> WHAT YOU SHOULD DO:
Decide whether each statement agrees with the thread on the integral, answering yes or no and quoting the thread's exact deciding words.
1. The poster substitutes x with the tangent of theta.
2. The poster attended the lecture on this material.
3. The reply says the limits of integration can stay as they are.

> SELECTED TEXT:

____

I need to evaluate $$ \int_0^1 \dfrac 1{(x^2+1)^2}. $$
I was absent for this lecture and I'm sort of lost on where to go.
I set $x = \tan (\theta)$ and $dx = \sec^2(\theta)\, d\theta$. And this implies that
$$x^2 + 1 = \tan^2(\theta) + 1 = \sec^2(\theta).$$
Now I have the integral of $\dfrac {\sec^2(\theta)}{(\sec^2\theta)^2}\, d\theta.$
I don't think I've done this properly, but if you could explain the process of doing trig substitutions in general, I would be greatly appreciative.
Your are on the right track, but be careful as you are doing definite integral, you need also to change the lower and upper limit.

____

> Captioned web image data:
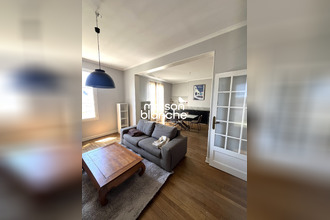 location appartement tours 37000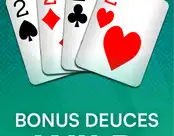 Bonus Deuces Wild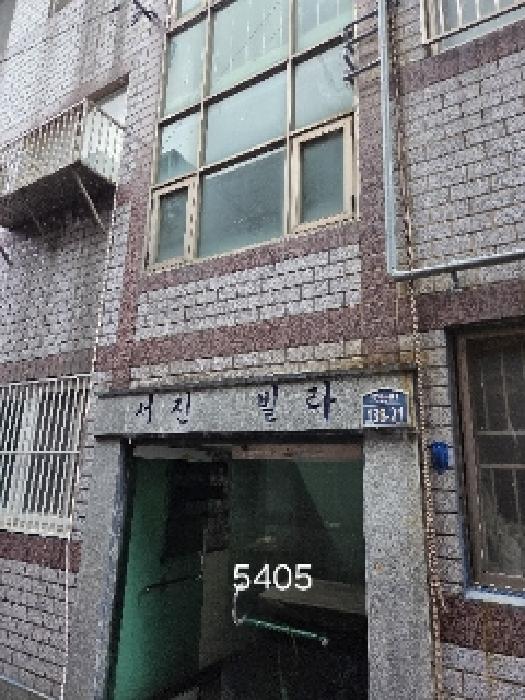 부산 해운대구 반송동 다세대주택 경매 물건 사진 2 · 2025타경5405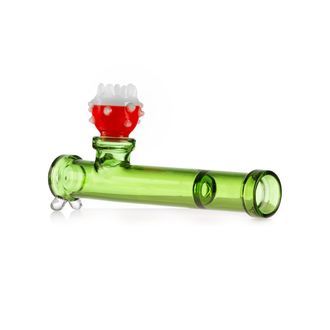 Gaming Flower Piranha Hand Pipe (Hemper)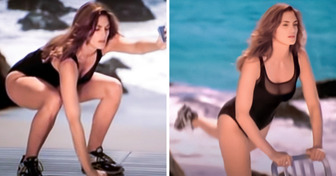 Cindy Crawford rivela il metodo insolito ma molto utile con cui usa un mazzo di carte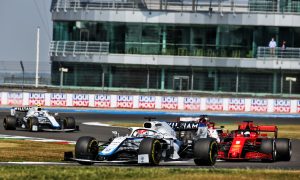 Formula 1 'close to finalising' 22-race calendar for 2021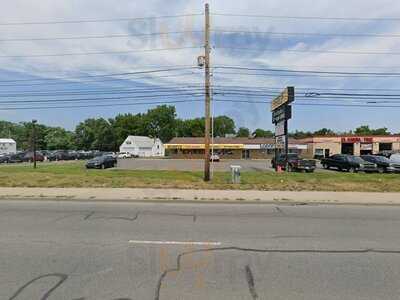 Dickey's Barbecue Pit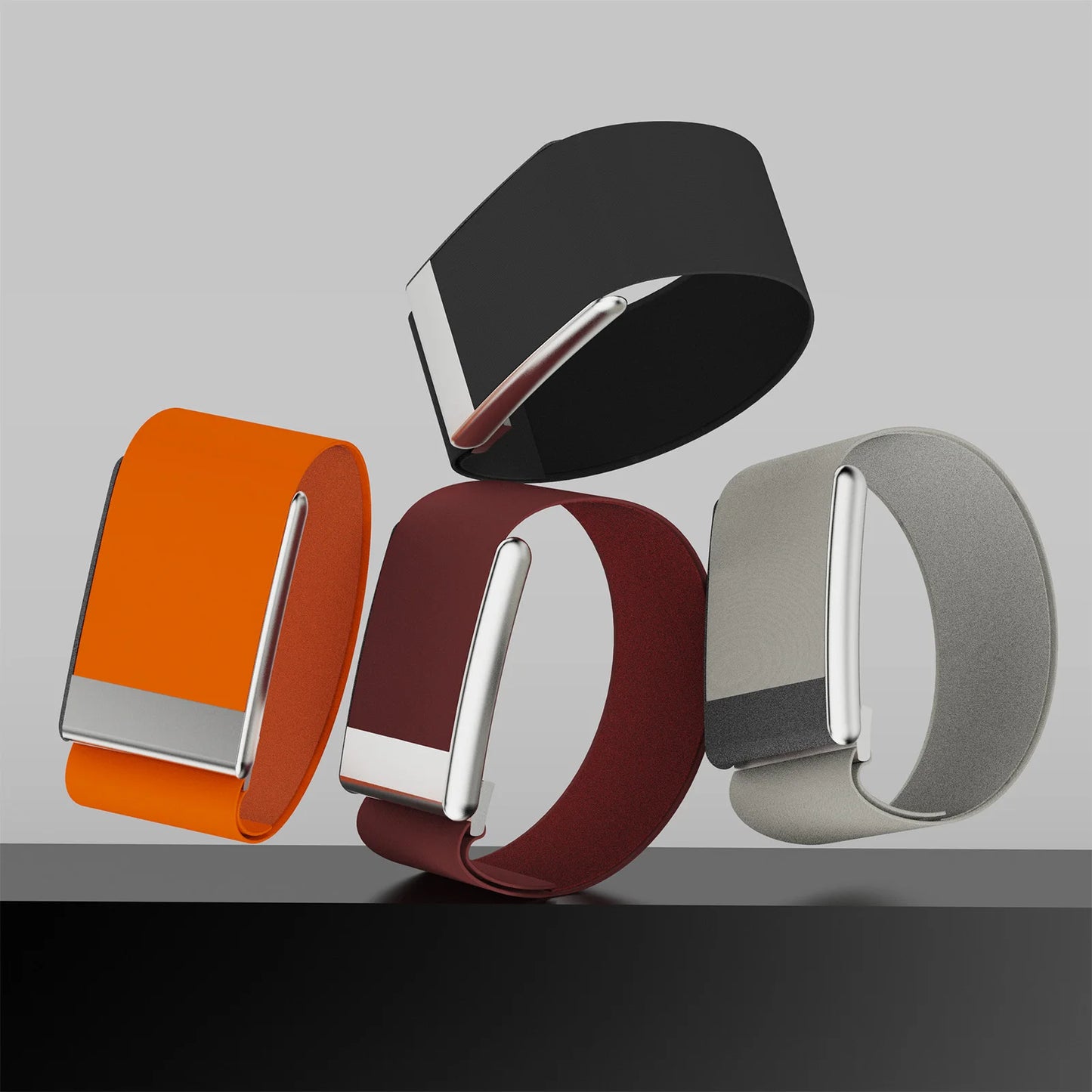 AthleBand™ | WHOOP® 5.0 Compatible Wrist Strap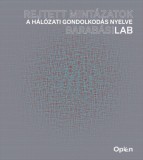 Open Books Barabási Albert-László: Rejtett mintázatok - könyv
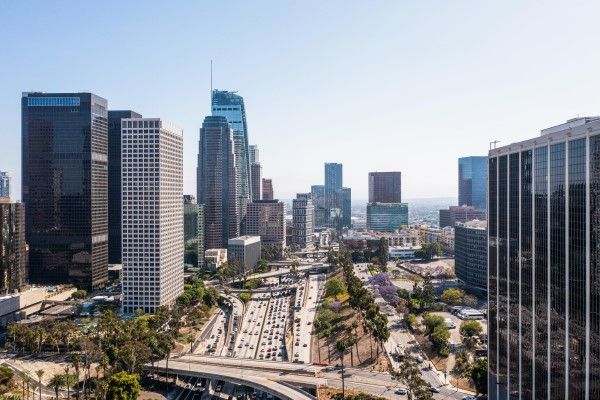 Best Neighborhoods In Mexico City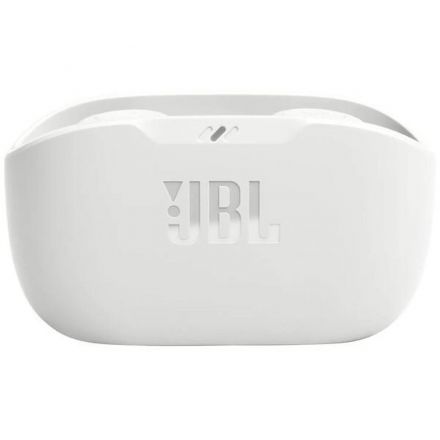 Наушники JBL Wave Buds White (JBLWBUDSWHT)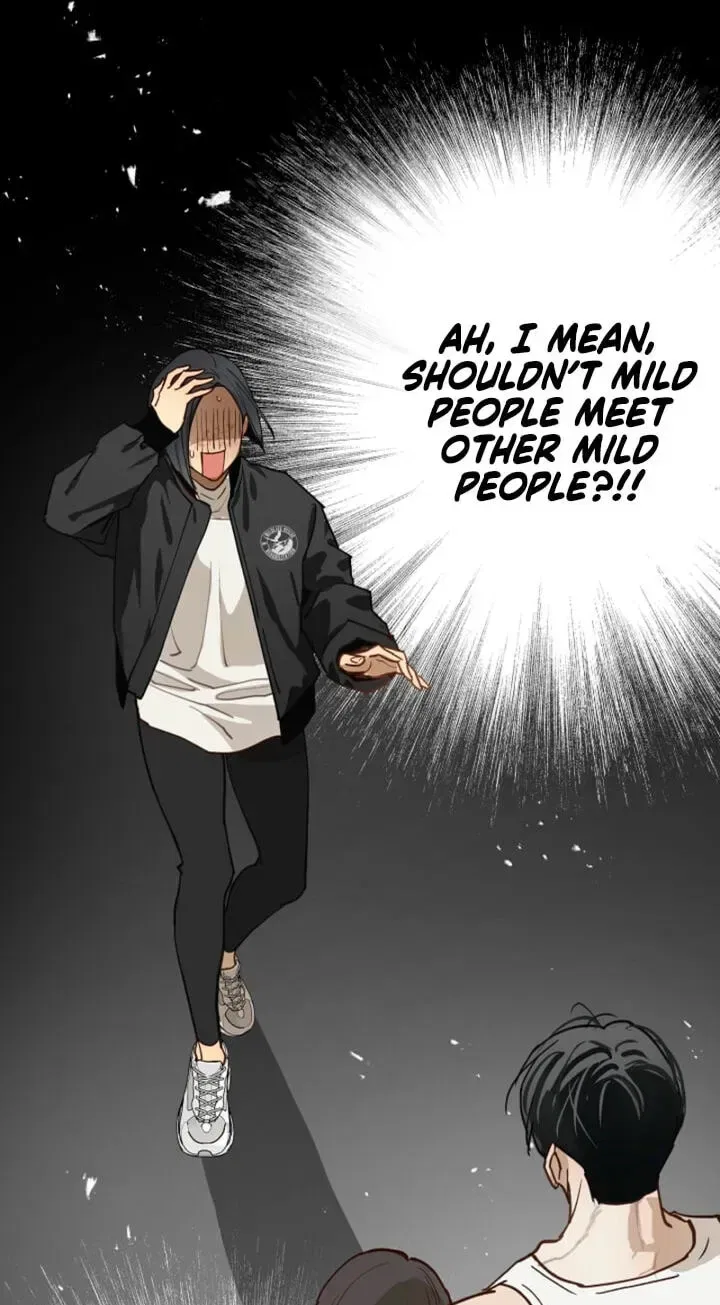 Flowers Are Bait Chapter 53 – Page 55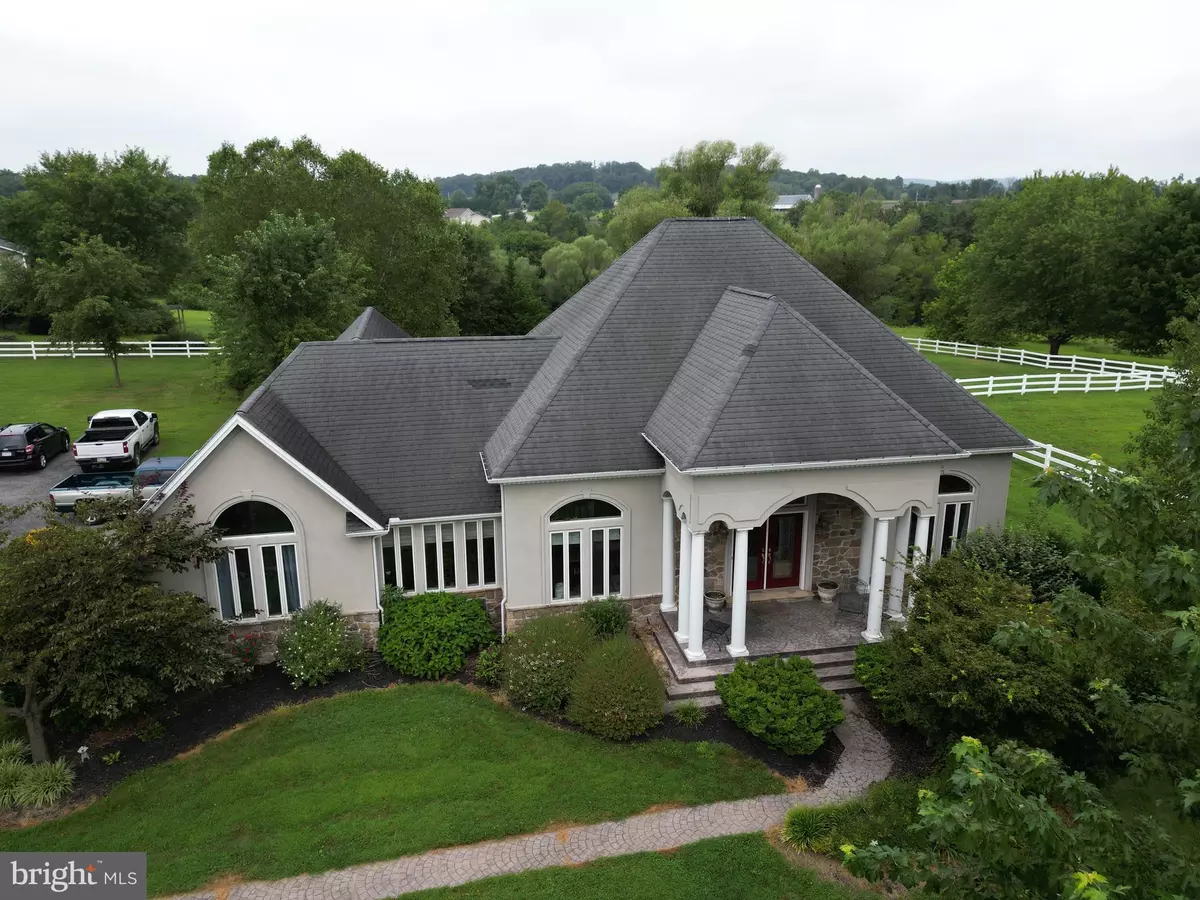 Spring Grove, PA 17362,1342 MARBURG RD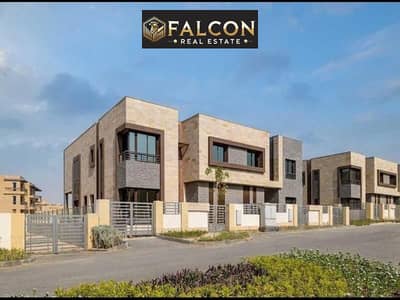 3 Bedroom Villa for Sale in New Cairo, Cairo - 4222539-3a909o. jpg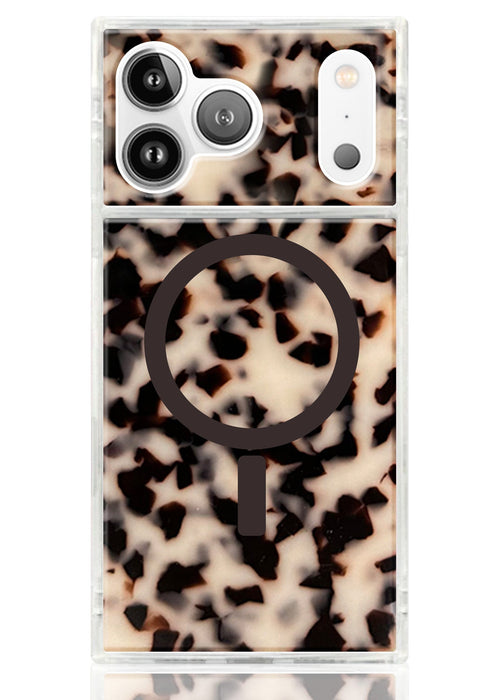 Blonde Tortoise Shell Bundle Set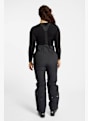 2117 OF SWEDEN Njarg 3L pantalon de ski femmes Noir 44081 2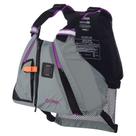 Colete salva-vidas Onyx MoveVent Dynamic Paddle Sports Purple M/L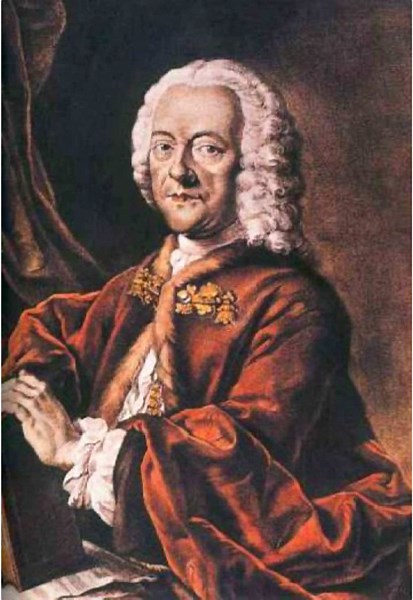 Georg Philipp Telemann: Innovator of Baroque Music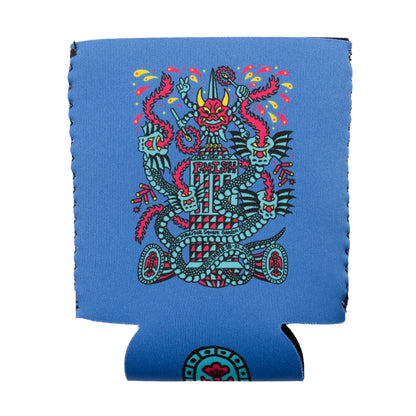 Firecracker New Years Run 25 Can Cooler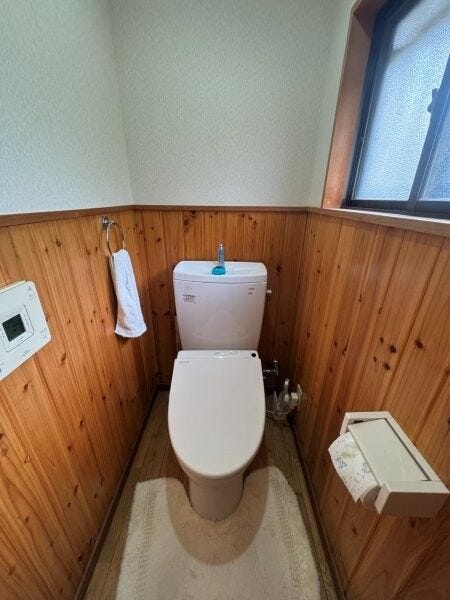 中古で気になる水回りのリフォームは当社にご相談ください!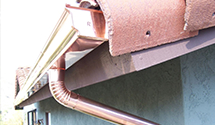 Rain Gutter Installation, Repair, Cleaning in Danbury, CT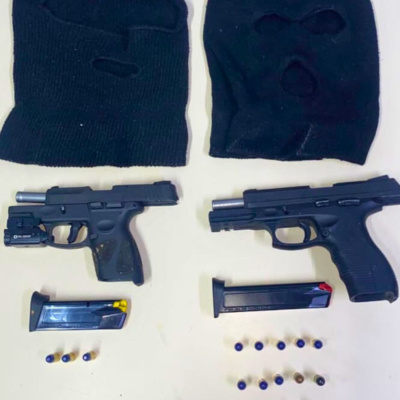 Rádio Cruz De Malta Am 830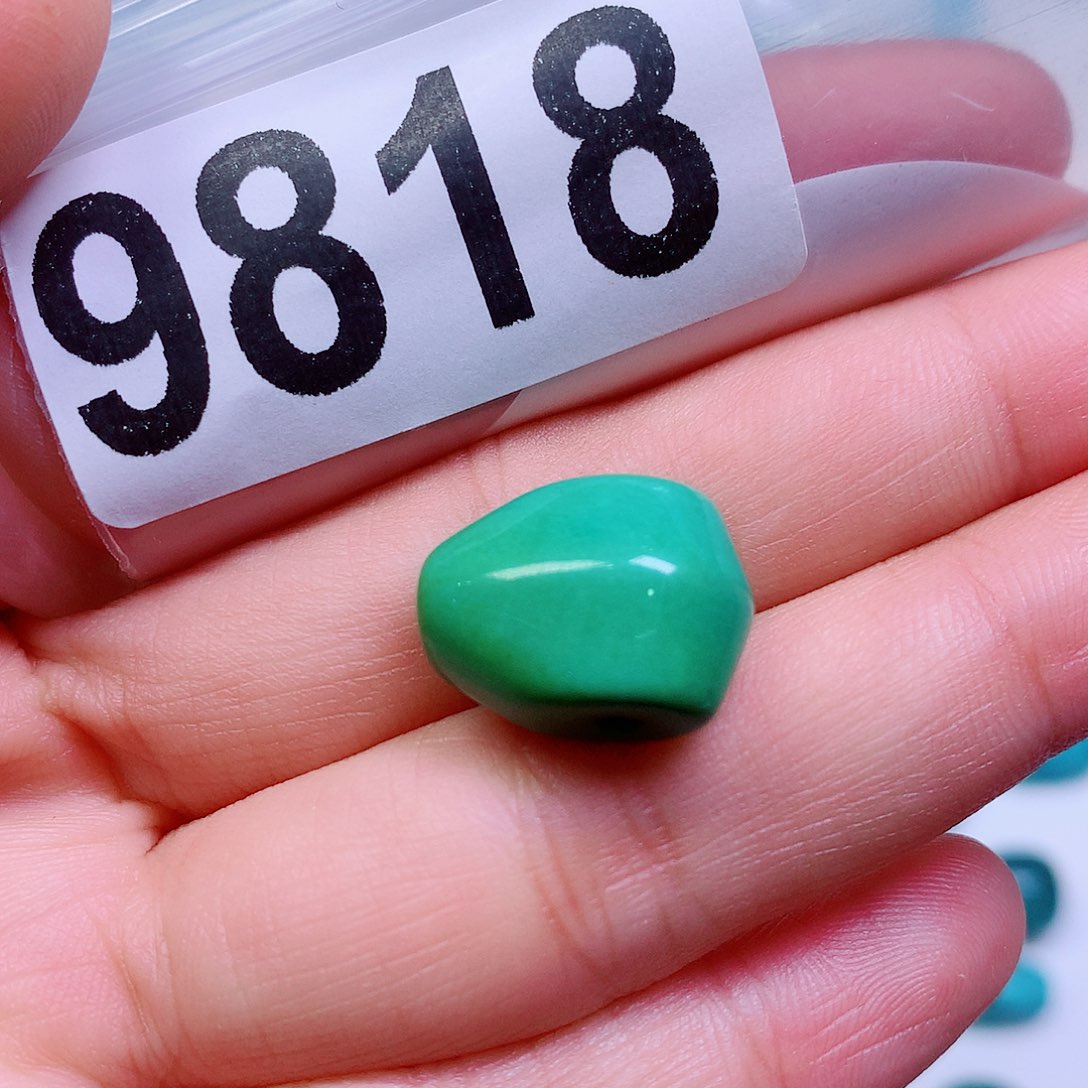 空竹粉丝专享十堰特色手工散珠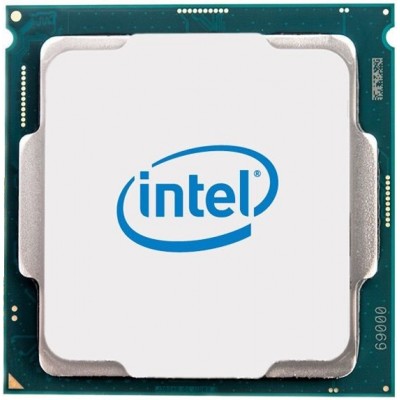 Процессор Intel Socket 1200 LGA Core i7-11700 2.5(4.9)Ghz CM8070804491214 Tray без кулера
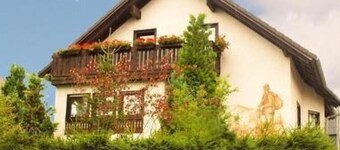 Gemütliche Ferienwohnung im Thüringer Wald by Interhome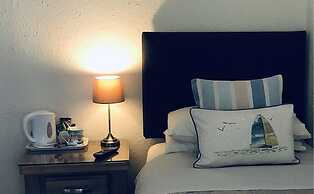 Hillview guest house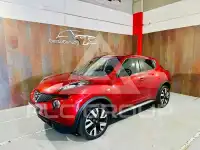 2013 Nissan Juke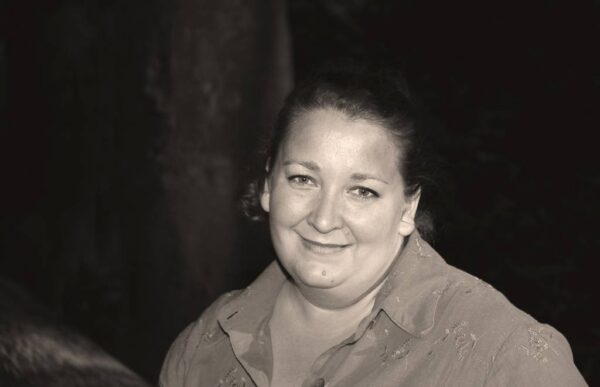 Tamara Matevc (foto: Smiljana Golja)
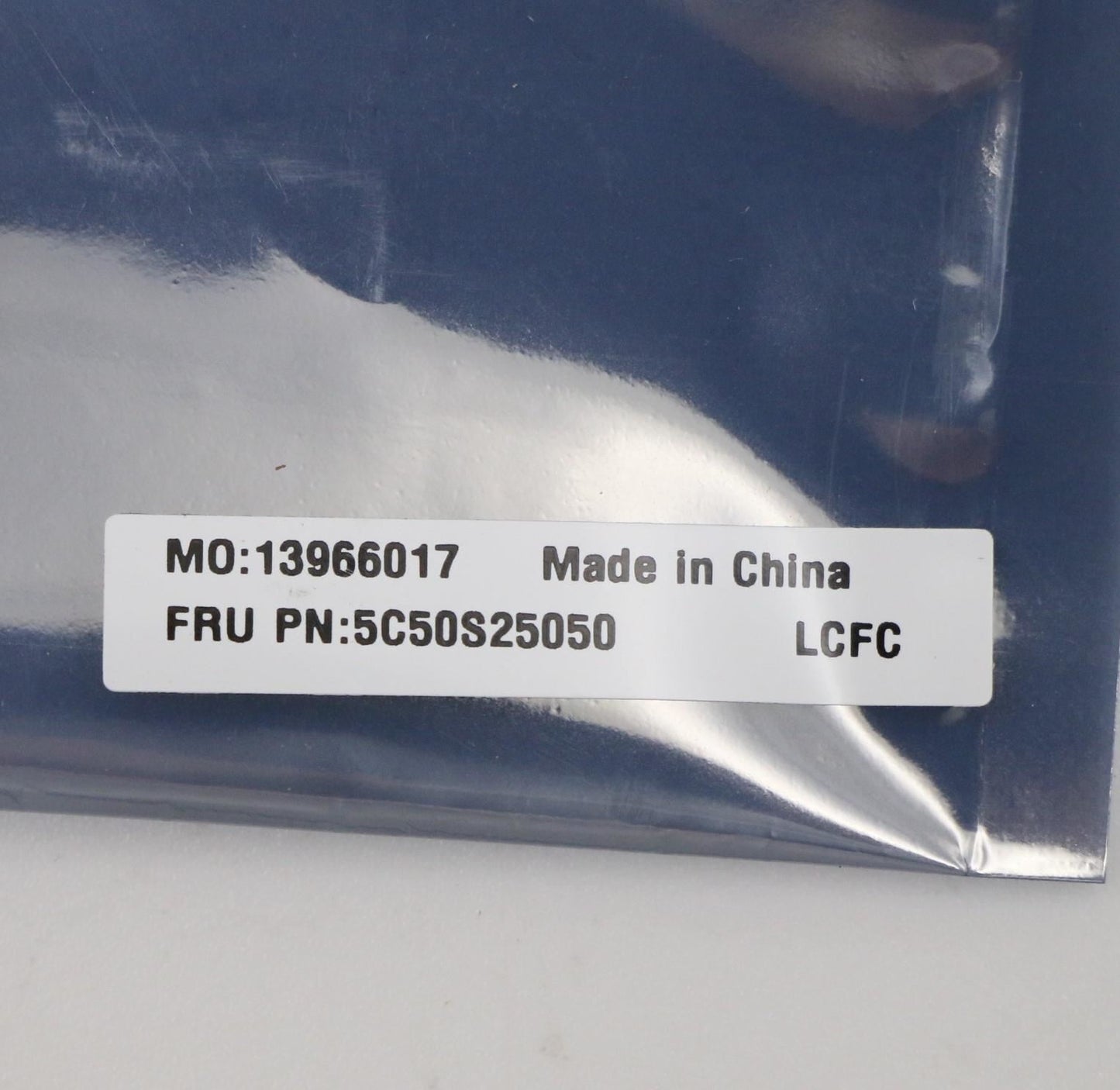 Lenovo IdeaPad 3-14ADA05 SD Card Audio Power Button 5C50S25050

____

> RESULT FOR THIS TASK:
1. Yes: "I set $x = \tan (\theta)$"
2. No: "I was absent for this lecture"
3. No: "you need also to change the lower and upper limit."